La vieillesse comme horizon
La barrière de la langue est une violence de plus qui l’enferme. Incapable de communiquer, il n’a que sa tête pour s’évader. Il repense à sa vie, au pays qu’il a laissé derrière et qu’il ne reverra pas. Les odeurs, les goûts, les couleurs contrastent avec la vie en ville et dans le centre d’hébergement. Tout y est gris et monotone « sans odeur et sans saveur ».
La force de ce livre est de mêler les maux de l’exil à ceux de l’âge. Monsieur Linh arrive seul (adulte) et ne peut communiquer. Sa fragilité est encore renforcée par son âge. Si Monsieur Linh est traité avec douceur, Philippe Claudel montre bien que les égards faits aux aînés cachent de l’infantilisation involontaire.
Enfin, le rebondissement final, très inattendu, révèle toute la puissance de la narration. C’est un livre intense jusqu’aux dernières pages, et qui ne laisse pas le lecteur en sortir indemne.
J’ai absolument adoré ce livre car il apporte beaucoup à la littérature grâce à la qualité de l’écriture.
Les mots savamment choisis forment un texte sensible et délicat qui parle droit au coeur.
Enfin, La petite fille de Monsieur Linh est court et intense.

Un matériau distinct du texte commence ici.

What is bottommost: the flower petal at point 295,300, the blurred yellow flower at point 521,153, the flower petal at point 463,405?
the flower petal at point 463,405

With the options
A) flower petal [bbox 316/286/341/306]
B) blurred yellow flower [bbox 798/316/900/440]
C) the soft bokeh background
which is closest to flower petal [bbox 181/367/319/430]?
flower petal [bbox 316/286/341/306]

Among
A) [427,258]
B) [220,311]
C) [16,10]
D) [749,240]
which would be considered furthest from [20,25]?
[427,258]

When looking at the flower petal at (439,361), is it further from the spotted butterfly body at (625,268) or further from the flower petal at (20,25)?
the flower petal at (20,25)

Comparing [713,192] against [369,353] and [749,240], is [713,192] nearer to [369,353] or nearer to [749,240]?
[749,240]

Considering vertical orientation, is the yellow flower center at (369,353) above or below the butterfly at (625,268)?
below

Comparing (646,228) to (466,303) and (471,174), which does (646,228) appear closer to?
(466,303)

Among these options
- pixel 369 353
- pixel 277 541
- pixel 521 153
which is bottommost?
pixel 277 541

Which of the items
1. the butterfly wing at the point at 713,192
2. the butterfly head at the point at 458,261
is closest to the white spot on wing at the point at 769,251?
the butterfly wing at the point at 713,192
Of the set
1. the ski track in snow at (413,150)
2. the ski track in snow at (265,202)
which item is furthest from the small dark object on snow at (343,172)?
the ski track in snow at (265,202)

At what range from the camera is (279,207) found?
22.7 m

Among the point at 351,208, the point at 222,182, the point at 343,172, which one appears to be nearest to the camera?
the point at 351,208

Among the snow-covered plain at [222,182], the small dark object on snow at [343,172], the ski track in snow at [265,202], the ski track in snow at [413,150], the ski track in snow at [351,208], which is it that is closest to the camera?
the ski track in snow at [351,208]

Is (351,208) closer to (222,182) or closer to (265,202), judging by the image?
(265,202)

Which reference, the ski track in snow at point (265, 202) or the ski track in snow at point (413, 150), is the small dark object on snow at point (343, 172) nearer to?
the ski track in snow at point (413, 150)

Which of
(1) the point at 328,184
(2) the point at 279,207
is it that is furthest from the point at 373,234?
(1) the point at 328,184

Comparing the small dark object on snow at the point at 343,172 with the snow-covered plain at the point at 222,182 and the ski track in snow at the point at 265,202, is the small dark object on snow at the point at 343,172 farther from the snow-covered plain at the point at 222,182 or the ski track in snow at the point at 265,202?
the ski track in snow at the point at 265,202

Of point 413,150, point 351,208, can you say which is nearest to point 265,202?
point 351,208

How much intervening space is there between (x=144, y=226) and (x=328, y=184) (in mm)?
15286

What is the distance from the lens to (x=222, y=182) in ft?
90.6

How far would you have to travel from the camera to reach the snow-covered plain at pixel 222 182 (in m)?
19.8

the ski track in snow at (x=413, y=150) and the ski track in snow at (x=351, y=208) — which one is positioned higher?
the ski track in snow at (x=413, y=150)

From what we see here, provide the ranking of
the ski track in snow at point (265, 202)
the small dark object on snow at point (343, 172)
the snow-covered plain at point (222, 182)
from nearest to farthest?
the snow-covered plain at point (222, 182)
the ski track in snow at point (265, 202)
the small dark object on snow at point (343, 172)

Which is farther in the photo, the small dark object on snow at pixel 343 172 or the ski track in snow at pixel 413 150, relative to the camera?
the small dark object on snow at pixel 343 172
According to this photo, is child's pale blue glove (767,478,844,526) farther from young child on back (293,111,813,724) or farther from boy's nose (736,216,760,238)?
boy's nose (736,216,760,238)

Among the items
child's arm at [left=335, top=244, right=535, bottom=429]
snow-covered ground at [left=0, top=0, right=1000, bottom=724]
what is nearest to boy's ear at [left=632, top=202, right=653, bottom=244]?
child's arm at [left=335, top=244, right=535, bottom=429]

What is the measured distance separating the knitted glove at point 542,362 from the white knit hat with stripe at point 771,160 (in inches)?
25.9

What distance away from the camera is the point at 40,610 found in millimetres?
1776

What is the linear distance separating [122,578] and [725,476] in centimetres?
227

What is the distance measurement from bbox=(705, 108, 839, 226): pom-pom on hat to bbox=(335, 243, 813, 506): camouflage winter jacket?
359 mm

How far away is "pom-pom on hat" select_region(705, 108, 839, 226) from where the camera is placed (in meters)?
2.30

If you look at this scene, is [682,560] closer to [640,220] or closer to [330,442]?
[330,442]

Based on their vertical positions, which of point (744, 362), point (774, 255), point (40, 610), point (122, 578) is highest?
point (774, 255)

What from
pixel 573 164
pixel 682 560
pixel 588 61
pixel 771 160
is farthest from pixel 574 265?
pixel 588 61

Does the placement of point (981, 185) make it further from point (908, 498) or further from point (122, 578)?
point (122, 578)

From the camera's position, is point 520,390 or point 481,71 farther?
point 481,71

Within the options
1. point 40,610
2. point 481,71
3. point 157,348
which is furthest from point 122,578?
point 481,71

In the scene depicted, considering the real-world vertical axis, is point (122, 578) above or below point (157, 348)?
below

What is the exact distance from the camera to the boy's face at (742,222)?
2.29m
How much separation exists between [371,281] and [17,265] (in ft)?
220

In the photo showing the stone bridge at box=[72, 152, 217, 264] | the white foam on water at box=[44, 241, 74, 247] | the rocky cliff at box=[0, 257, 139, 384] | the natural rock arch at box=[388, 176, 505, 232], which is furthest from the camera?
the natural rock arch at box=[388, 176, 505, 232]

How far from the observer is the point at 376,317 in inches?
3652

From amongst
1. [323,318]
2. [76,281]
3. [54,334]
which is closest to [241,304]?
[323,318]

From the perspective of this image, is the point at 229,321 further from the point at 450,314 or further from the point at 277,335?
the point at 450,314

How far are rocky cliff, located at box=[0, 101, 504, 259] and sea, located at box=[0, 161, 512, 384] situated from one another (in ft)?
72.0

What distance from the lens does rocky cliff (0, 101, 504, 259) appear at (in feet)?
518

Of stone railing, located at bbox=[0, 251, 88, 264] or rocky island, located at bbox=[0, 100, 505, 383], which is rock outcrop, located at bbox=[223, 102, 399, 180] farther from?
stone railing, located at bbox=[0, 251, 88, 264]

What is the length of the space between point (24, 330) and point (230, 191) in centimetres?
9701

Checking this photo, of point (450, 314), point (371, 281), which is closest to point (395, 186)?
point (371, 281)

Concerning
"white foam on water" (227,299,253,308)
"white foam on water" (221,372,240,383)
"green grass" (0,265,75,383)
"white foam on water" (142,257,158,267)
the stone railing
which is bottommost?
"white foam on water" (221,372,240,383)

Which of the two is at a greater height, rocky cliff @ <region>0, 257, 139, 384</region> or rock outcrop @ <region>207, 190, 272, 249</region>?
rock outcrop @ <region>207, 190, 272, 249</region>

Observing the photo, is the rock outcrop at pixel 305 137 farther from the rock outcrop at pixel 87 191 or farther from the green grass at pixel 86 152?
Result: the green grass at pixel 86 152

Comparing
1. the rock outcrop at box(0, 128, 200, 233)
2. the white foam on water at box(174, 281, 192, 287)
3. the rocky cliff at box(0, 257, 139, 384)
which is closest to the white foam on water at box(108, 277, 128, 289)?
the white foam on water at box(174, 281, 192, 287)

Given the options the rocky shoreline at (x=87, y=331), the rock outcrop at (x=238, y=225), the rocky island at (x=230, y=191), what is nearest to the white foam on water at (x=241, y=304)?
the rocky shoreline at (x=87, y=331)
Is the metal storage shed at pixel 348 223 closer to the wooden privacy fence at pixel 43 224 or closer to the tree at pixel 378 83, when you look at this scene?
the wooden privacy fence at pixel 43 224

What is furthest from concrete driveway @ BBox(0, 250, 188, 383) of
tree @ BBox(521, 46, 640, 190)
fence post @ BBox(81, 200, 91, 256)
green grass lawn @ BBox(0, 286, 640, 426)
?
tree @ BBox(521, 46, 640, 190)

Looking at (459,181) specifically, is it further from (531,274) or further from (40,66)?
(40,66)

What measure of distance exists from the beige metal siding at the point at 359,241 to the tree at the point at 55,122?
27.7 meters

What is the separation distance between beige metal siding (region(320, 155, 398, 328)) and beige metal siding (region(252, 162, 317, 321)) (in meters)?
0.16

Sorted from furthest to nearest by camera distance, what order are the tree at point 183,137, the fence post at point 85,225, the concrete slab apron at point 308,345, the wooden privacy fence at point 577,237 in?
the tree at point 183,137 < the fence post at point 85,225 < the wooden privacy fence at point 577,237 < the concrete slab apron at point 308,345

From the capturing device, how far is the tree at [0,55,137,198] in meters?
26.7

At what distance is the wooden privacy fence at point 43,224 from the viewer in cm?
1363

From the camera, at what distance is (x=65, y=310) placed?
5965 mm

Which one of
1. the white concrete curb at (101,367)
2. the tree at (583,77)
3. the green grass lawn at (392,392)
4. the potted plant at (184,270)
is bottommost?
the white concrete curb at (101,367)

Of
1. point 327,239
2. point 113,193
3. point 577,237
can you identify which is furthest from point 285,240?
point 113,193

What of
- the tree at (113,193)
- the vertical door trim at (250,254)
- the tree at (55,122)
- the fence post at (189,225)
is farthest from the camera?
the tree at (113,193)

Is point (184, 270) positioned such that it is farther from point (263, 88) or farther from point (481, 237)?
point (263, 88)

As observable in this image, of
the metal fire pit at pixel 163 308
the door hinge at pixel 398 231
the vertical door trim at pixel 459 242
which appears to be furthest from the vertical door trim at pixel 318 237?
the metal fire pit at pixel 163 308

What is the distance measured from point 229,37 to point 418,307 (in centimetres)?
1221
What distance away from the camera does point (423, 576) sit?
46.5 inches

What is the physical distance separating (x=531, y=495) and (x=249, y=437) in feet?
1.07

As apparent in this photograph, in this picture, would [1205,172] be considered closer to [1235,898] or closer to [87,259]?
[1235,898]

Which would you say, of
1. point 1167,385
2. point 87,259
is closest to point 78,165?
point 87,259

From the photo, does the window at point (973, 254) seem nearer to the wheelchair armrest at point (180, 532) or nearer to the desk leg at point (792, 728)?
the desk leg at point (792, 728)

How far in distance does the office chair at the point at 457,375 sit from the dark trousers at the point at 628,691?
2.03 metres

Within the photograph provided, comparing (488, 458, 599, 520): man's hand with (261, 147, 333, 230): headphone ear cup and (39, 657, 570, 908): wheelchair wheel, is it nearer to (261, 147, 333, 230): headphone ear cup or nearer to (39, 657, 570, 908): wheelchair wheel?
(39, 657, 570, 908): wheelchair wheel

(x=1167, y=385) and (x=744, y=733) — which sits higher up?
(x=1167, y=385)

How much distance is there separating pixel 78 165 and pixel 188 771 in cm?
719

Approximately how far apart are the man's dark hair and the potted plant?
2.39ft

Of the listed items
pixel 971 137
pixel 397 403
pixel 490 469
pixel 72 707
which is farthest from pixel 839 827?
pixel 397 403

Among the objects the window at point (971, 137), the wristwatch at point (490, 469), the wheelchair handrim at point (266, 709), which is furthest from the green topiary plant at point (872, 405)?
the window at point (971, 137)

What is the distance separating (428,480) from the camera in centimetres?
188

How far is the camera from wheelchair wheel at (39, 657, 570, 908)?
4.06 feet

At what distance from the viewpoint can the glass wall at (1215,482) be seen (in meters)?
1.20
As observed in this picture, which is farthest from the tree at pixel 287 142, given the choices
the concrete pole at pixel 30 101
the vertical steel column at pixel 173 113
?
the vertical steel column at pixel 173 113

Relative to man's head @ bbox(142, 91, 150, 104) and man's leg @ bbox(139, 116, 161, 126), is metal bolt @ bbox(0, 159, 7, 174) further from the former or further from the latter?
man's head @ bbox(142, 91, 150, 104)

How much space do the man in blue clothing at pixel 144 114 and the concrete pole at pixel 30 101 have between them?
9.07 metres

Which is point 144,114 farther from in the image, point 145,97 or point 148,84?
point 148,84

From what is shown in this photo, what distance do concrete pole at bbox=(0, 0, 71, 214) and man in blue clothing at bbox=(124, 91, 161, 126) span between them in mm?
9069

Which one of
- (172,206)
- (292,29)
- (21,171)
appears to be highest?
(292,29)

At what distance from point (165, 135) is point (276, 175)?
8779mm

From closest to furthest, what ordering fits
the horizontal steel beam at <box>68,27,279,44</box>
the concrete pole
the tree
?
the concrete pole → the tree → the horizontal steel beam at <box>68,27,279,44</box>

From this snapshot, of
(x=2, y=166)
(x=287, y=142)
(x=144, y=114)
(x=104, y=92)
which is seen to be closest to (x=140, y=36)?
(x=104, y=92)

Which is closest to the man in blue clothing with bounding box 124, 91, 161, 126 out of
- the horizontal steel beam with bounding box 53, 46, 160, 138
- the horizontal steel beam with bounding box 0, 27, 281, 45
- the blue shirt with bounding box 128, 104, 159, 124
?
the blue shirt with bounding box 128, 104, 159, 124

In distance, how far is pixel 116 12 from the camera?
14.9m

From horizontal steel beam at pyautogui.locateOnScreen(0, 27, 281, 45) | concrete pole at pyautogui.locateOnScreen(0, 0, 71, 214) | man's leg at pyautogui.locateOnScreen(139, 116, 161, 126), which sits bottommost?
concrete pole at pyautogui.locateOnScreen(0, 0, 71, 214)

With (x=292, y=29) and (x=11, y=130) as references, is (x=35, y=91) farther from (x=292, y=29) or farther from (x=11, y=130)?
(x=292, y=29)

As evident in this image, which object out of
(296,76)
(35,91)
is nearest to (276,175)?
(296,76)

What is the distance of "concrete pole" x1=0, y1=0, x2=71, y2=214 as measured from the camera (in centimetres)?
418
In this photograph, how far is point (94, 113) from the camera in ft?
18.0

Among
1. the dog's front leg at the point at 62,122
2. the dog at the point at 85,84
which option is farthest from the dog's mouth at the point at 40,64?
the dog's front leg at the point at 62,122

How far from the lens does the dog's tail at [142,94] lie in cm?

Il parvient à aborder de nombreuses facettes de l’exil : anomie, solitude, dépossession de soi, humiliations… Il donne à réfléchir aux conséquences des migrations subies, à l’échelle individuelle, alors que les migrations sont pensées par l’administration et les medias en termes de flux et de collectif.
La puissance de la littérature est ici de redonner un visage aux anonymes de la migration forcée. Le même constat s’impose pour le livre Insondable Yolanda dans lequel Carole Merlo parvient à faire revivre les pensées, motivations et relations à partir de faits historiques et d’archives administratives.
La littérature comble dans un interstice laissé vide de toute humanité en faisant revivre les individus.